* Text excerpt *
[start]
Previous UN efforts have failed to narrow differences, and past ceasefires have failed to hold.
But this time “there is a real chance for a breakthrough”, said Emirati analyst Abdulkhaleq Abdulla, who believes “there will be concessions from both sides”.
“Gulf Arab states have reached a point where they are convinced it is about time a peaceful solution should be given a better chance” to succeed, he told AFP.
The option of a political solution was highlighted Thursday in Riyadh during the annual summit of the energy-rich Gulf Cooperation Council states, whose military involvement in Yemen is starting to weigh on their budgets, already hit by the fall in oil prices.
Yemen's conflict has pitted local forces backed by the Saudi-led coalition fighting in support of Hadi's government against the Huthis and renegade troops still loyal to wealthy ex-president Ali Abdullah Saleh.
The Huthis and Saleh hail from the Zaidi Shiite community, which makes up 30 percent of Yemen's mostly Sunni population but is the majority in the northern highlands, including Sanaa province.
[end]
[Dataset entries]
[start]
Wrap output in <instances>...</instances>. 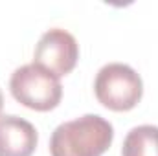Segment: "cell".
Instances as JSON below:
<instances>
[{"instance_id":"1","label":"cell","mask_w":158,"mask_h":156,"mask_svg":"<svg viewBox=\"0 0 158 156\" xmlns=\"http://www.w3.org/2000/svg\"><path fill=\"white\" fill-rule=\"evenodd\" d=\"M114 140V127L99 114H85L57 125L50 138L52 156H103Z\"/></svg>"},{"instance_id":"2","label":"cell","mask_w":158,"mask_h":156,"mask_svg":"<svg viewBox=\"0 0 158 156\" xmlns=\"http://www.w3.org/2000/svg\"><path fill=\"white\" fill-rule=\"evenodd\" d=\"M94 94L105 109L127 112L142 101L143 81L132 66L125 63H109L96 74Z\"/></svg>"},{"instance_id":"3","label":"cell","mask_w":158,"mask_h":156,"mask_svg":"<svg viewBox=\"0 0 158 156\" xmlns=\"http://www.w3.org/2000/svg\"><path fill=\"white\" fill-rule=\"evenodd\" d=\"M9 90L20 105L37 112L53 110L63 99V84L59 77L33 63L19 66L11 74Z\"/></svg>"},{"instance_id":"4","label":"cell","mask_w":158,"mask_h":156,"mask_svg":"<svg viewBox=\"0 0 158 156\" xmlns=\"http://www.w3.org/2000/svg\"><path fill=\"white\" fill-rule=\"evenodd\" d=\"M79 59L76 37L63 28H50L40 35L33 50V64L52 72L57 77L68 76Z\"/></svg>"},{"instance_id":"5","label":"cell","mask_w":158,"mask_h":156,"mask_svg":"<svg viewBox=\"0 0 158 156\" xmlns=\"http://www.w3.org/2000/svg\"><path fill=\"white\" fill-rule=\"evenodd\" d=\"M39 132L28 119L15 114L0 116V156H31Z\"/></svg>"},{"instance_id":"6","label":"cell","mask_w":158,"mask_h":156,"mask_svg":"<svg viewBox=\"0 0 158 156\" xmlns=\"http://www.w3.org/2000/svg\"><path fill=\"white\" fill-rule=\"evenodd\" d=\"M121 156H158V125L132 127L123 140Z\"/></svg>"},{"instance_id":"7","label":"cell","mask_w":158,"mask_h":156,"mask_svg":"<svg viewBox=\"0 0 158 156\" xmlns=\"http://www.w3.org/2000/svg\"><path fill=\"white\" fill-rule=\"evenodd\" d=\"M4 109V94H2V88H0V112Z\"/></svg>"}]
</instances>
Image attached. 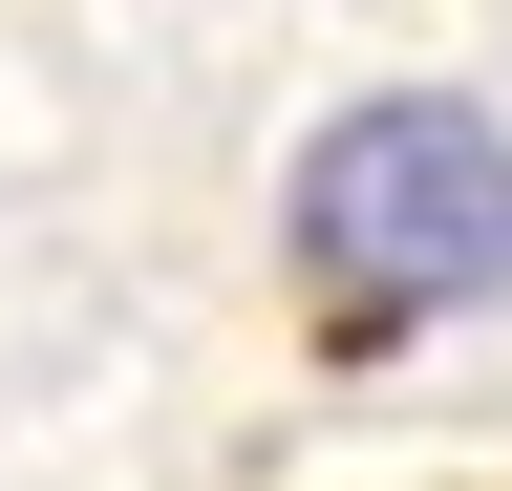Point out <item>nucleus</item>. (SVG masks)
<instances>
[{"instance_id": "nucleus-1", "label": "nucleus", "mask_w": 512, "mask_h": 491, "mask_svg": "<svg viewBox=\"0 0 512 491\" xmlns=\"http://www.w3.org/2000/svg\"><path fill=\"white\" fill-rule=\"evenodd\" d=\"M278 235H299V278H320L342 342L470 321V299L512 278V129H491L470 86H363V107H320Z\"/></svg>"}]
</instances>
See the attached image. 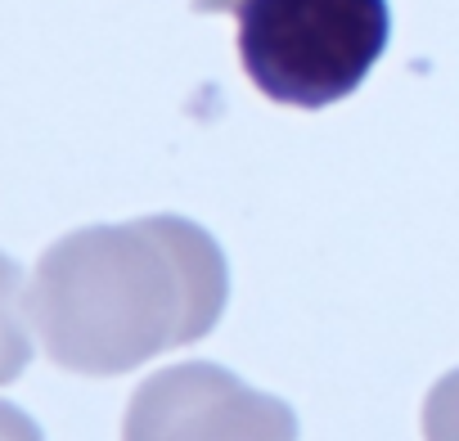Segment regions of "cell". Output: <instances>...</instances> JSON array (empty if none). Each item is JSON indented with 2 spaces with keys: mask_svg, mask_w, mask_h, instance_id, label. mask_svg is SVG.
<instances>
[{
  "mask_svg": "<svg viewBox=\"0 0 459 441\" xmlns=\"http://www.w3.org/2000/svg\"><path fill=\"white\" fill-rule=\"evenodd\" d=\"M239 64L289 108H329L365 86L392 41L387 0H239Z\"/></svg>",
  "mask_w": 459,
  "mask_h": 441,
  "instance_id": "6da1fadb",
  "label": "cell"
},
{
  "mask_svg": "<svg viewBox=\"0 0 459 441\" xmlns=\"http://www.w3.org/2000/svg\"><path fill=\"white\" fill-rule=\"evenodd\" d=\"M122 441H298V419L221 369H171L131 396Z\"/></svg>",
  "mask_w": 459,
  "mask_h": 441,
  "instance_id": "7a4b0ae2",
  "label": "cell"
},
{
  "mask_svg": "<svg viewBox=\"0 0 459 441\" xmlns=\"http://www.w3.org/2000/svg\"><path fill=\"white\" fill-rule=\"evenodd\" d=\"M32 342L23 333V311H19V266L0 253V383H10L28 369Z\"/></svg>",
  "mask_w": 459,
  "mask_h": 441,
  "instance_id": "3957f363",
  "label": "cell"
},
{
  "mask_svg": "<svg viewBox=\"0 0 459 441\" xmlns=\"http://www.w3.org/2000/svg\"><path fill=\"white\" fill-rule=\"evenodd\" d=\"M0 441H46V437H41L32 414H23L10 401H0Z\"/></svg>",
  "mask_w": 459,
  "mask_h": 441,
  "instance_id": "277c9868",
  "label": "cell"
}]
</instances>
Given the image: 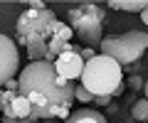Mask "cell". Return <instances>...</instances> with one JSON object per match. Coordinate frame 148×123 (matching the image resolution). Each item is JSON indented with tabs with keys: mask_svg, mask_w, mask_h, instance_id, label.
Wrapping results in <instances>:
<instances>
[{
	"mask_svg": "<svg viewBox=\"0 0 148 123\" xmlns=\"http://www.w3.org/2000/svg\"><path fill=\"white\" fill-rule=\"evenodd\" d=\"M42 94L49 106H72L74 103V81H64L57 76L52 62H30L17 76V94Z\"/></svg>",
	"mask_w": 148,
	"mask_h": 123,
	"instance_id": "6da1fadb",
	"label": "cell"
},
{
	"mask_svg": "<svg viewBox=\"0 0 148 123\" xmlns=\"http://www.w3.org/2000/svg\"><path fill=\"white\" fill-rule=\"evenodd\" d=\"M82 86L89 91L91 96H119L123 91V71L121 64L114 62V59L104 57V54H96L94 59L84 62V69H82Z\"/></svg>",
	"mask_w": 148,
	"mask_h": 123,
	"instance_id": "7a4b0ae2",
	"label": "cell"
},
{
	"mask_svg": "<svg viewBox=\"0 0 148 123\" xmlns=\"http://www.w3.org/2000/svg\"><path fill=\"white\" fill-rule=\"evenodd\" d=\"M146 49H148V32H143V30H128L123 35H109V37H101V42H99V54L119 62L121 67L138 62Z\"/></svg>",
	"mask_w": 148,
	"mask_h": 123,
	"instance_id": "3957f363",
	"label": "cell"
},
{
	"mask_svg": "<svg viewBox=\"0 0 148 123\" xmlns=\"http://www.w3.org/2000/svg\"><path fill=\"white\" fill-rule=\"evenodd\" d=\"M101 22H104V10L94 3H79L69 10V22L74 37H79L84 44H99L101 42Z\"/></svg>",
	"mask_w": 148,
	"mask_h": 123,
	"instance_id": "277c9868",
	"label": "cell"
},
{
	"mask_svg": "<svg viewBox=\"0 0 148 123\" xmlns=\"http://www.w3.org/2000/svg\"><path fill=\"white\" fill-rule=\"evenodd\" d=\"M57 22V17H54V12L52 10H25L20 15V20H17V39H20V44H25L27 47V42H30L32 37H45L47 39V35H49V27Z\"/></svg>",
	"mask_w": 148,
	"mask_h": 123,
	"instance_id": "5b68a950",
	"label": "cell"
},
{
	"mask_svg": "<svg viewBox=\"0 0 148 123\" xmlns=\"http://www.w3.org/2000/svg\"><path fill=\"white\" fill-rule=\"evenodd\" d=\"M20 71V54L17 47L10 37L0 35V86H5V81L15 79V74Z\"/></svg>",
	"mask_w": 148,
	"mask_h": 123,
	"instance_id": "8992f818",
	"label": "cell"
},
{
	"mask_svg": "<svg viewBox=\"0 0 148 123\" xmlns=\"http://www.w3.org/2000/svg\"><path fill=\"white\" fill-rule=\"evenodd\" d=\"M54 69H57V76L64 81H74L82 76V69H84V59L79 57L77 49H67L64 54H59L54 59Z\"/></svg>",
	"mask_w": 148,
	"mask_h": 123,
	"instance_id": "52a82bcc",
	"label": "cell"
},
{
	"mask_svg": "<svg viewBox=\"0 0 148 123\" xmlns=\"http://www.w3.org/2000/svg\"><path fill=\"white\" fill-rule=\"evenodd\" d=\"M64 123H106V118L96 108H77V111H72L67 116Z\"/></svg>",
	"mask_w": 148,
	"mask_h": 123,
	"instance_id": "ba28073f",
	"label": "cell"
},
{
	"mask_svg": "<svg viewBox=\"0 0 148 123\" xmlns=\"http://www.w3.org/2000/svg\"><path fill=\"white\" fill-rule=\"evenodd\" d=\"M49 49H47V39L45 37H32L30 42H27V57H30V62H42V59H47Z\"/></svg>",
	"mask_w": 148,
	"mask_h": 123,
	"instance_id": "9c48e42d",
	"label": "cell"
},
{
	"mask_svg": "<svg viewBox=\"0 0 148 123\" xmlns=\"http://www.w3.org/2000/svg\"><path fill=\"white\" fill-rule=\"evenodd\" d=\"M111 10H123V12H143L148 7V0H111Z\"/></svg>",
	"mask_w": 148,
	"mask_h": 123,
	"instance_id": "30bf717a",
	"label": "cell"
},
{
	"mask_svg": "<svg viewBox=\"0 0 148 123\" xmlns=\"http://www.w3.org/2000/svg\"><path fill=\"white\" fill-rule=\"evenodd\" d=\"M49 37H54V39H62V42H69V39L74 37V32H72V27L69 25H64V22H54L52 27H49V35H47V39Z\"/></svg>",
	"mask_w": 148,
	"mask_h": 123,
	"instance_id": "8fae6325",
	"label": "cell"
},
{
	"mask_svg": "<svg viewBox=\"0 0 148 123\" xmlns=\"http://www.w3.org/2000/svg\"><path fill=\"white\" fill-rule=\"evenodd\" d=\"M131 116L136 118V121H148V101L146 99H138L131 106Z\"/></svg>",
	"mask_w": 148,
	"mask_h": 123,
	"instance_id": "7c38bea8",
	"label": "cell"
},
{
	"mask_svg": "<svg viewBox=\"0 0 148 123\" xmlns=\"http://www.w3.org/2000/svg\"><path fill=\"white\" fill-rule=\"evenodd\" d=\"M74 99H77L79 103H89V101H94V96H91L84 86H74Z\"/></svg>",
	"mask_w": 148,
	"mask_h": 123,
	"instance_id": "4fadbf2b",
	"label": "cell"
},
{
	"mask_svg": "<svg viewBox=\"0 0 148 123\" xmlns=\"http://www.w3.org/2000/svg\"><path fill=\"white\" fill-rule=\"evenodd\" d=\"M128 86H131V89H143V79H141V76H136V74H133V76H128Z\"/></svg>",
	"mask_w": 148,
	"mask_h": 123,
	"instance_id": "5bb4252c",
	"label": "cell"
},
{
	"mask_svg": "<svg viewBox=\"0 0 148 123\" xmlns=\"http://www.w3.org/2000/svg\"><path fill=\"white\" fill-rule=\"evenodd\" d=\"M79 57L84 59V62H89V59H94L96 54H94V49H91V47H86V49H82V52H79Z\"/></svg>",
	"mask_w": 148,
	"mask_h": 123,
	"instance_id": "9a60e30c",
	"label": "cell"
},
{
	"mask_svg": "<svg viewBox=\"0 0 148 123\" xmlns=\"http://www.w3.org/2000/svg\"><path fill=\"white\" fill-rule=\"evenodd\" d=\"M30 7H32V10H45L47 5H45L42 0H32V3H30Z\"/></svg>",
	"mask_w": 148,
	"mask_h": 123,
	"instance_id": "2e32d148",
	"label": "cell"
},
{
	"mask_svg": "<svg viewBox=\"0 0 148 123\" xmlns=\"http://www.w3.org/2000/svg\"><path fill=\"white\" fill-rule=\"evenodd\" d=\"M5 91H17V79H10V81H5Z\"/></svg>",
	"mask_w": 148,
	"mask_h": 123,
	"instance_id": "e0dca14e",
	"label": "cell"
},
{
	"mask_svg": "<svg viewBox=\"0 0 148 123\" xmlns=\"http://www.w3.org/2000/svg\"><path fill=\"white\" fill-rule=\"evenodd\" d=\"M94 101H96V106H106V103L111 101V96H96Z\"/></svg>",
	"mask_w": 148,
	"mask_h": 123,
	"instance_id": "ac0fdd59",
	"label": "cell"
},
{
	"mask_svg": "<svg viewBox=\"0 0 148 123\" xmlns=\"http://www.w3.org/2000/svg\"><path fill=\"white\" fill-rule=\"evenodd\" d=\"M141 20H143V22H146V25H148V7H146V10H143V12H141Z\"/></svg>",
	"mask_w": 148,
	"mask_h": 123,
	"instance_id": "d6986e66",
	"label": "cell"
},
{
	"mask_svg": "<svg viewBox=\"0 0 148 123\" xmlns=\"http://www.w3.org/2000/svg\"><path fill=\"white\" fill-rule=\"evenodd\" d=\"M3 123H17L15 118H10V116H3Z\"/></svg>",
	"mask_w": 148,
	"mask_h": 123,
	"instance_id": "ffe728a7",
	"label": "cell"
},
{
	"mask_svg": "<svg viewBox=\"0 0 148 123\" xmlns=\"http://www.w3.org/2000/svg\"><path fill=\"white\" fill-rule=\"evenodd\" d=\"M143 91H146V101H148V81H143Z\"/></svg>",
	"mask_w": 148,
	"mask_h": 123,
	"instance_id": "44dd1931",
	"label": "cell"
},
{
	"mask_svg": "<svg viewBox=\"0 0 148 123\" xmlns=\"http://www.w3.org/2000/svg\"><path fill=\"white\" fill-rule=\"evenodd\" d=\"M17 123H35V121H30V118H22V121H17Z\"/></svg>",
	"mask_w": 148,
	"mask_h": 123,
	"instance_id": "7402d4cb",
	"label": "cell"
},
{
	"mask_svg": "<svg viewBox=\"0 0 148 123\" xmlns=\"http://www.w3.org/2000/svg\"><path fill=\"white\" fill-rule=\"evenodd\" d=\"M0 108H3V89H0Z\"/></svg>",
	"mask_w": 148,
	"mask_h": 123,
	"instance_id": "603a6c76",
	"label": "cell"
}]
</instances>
[end]
* Given exercise *
Carry on the text about peace prospects in Yemen's conflict from where it stops.

* Task output *
Oman, the only GCC country not in the coalition, has managed to “convince” rival regional heavyweights Iran and Saudi Arabia to “stop” their proxy war in Yemen, according to London-based analyst Abdelwahab Badrakhan.
The sultanate enjoys good relations with both Riyadh and Tehran.
The warring sides have agreed to sit at the same table despite mutual mistrust, mainly over UN Security Council Resolution 2216 which calls for rebels to withdraw from key cities and surrender their weapons.
The resolution is a mainstay of the position of the government and its Gulf backers.
“It is difficult to see the Huthis implement this resolution as this would signal an acknowledgement of their defeat,” said Badrakhan.
According to UN envoy to Yemen Ismail Ould Cheikh Ahmed, talks will focus on four main areas, including the terms of a permanent ceasefire and the withdrawal of armed groups from areas they control.
In 2014, the Huthis advanced from their northern strongholds before occupying government buildings in Sanaa in September that year and forcing Hadi into exile in Saudi Arabia months later.
In mid-November this year, Hadi returned to second city Aden which he declared the provisional capital.
Under cover of coalition warplanes and backed by Arab soldiers and heavy weaponry, the Popular Resistance forces — an alliance of southern separatists, local tribesmen and loyalist troops — have recaptured four southern provinces and Aden since July.
But they have failed to advance any further as rebel attacks on the south continue and Sunni extremist groups gain ground.
Attempts by pro-Hadi forces to retake the strategic province of Taez have also failed as fighting rages with little or no change on the ground.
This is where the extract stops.